> Dataset excerpt:
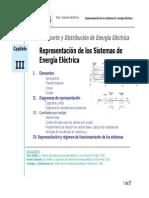 Capítulo 3. Representación de Los Sistemas de Energía Eléctrica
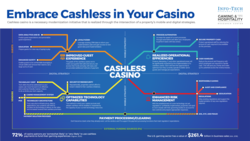 Embrace Cashless in Your Casino  thumbnail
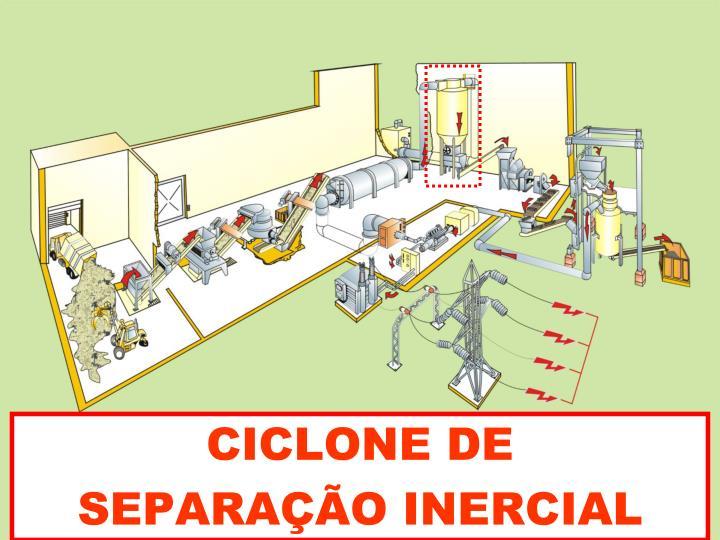 CICLONE DE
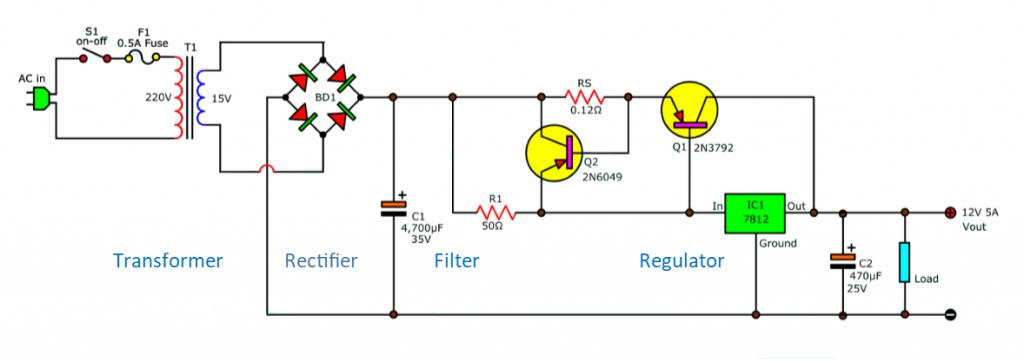 Linear Power Supply Circuit Diagram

> Try it: Repeat the material exactly. Skip the images.

> Written answer:
 Capítulo 3. Representación de Los Sistemas de Energía Eléctrica
 Embrace Cashless in Your Casino  thumbnail
 CICLONE DE
 Linear Power Supply Circuit Diagram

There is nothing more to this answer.